= 指示 =
死について述べた本文のうち、「彼女の存命中に彼女に対して」を含む語句で始まり「彼女の後を追うことにしたいと思う」」で終わる部分を、一字一句変えずに抜き出しなさい。

= 本文 =
#####

断罪の時間 〜Dance!な日常〜

2018年12月13日(木) 「人生論ノート」(4)

4回にわたりましたが、ラストになります!
実のところほとんど番組の文章化ですが
2021年な今現在も録画を消せません。
忘れてはいけない大事な何かを感じます。


 『人性論ノート』  三木清


 死について

 近頃 私は死というものを
 そんなに恐ろしく思わなくなった。
 年齢のせいであろう。
 以前はあんなに死の恐怖について考え
 また書いた私ではあるが。
 この数年の間に
 私は一度ならず近親の死に会った。
 そして私はどんなに苦しんでいる病人にも
 死の瞬間には
 平和が来ることを目撃した。


この文章を書いた三木清は当時41歳。
(41ッッ…すごくないかな!?)
(いいや戦時中だ。。量り知れない)
(その経験と体験がどれほどのものか)
2年前に妻を亡くし、
親族や友人など立て続けに見送っていた…
この一節には、死から目を背けず
死の恐怖に惑わされず生きたい、という
思いが込められたものだった


 死について考えることが
 無意味であるなどと私は
 云おうとしているのではない。
 死は《観念》である。


生きている間には自分の死を経験できない。
我々が死について考えるときには
《観念》として考える他ない。
しかし、、
人間はロジックで割り切れる存在じゃない!


「執着するものがあるから死に切れない
 ということは、
 執着するものがあるから死ねる
 ということである」


潔く死ぬことがうつくしいといわれた時代に
(悔いだらけでもいいんだ!)
といわれることは、もしかしたら
誰かの救いになるかもしれません。
この感じは間違いない。ヨガだな☆


「私に真に愛するものがあるなら
 そのことが私の永生を約束する」


これは、、キツイなかの絶対の真理です!!
この一節は、数年先の未来に読む、
究極の書籍『夜と霧』にも精通しています。
アウシュビッツ。 最愛の妻と引き離された中で
自分を、自分自身を保てたのは―
《妻が生きている》と信じていたからだ
光がない者は心が簡単に折れてしまうのだ
そう思ったら、、
人間というものはそんなものなんじゃないか
誰かと生活する、とは
そんなことなんじゃないだろうか


 妻の一周忌、追悼文集より

「やさしい言葉をかけたことも
 ほとんどなかったが
 今彼女に先立たれてみると
 私はやはり彼女を
 愛していたのだということを
 しみじみと感じるのである。
 彼女の存命中に彼女に対して
 誇り得るような仕事の
 できなかったことは遺憾である。
 私が何か立派な著述をすることを
 願って多くのものを犠牲にして
 顧みなかった彼女のために
 私は今後
 私に残された生涯において
 あたう限りの仕事をしたいものだ。
 そして、それを土産にして
 待たせたね、と云って
 彼女の後を追うことにしたいと思う」

#####

= 提供資料 =
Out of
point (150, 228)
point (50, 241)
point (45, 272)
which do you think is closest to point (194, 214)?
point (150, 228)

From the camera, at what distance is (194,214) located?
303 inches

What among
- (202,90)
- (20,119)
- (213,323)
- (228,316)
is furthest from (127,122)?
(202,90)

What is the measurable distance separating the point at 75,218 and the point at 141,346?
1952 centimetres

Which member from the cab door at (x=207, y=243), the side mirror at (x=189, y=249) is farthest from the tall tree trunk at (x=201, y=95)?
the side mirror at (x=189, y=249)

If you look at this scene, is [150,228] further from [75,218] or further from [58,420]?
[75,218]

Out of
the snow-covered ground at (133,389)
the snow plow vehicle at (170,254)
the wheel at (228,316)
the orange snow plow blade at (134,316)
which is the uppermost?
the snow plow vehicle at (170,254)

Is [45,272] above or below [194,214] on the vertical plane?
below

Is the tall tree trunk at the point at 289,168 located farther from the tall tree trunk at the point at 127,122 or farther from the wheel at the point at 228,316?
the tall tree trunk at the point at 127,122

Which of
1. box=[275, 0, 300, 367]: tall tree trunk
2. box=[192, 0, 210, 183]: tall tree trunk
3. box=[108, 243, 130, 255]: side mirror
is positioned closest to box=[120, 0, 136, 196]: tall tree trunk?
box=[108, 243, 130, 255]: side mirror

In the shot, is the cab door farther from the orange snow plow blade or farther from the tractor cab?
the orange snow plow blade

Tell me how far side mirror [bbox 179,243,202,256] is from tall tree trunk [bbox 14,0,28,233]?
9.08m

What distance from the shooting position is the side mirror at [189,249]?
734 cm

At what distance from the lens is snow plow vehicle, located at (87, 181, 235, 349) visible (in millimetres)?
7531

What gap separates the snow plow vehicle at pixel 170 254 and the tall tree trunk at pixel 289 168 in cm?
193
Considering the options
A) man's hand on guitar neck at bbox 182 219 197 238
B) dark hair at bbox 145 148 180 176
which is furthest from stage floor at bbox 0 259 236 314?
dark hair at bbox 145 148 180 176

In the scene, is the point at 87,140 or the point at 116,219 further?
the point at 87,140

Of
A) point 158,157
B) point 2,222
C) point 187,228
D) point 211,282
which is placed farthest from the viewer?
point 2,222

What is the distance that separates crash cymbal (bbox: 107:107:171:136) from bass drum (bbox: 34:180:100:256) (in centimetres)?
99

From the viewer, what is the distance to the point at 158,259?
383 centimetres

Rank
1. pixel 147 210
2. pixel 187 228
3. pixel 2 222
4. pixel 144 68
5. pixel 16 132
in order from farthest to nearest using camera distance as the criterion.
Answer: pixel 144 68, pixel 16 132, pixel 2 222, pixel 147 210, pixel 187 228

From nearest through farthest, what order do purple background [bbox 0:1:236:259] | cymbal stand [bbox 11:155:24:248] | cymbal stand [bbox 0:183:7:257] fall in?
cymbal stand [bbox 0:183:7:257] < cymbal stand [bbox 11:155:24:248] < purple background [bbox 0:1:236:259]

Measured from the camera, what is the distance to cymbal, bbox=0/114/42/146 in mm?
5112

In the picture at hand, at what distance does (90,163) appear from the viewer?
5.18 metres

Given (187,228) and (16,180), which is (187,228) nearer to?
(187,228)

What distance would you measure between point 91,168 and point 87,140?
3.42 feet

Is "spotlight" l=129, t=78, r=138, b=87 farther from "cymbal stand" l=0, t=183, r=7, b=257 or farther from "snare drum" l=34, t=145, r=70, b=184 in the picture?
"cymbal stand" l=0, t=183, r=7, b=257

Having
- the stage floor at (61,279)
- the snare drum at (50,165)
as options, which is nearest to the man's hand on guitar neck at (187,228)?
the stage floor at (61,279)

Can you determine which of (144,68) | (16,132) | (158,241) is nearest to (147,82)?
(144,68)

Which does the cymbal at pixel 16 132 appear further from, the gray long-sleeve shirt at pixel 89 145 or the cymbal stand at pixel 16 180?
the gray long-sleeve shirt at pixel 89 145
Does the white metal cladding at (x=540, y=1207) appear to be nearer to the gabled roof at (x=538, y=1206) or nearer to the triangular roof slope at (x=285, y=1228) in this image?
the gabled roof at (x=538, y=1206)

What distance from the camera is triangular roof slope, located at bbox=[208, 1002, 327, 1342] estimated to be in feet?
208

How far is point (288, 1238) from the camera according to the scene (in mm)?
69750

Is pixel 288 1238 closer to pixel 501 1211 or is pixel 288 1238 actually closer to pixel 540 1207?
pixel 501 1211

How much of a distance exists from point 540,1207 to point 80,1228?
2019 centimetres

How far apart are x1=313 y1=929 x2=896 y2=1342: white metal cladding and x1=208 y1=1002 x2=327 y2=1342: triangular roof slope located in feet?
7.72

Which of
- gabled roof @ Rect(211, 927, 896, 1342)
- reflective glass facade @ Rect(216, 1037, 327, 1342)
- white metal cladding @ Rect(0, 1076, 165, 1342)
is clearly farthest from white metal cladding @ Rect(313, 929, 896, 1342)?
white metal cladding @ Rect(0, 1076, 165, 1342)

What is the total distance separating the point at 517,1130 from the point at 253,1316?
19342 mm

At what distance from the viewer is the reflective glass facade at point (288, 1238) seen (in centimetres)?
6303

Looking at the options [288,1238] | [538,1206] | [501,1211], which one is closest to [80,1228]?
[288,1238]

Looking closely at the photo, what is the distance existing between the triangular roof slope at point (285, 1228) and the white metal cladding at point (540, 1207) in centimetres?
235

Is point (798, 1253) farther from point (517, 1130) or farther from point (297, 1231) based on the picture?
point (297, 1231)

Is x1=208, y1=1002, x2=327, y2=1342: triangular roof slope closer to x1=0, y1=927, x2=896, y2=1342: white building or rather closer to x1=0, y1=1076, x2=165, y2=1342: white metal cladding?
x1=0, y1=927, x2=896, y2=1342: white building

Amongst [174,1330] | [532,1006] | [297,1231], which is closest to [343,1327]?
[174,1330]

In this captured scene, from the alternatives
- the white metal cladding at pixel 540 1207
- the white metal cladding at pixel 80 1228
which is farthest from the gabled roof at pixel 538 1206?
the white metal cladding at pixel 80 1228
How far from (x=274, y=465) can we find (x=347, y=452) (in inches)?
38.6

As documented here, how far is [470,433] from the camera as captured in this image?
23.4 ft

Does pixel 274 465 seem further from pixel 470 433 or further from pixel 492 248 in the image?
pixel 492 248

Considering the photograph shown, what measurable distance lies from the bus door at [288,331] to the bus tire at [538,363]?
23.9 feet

#####

= 正解 =
彼女の存命中に彼女に対して
 誇り得るような仕事の
 できなかったことは遺憾である。
 私が何か立派な著述をすることを
 願って多くのものを犠牲にして
 顧みなかった彼女のために
 私は今後
 私に残された生涯において
 あたう限りの仕事をしたいものだ。
 そして、それを土産にして
 待たせたね、と云って
 彼女の後を追うことにしたいと思う」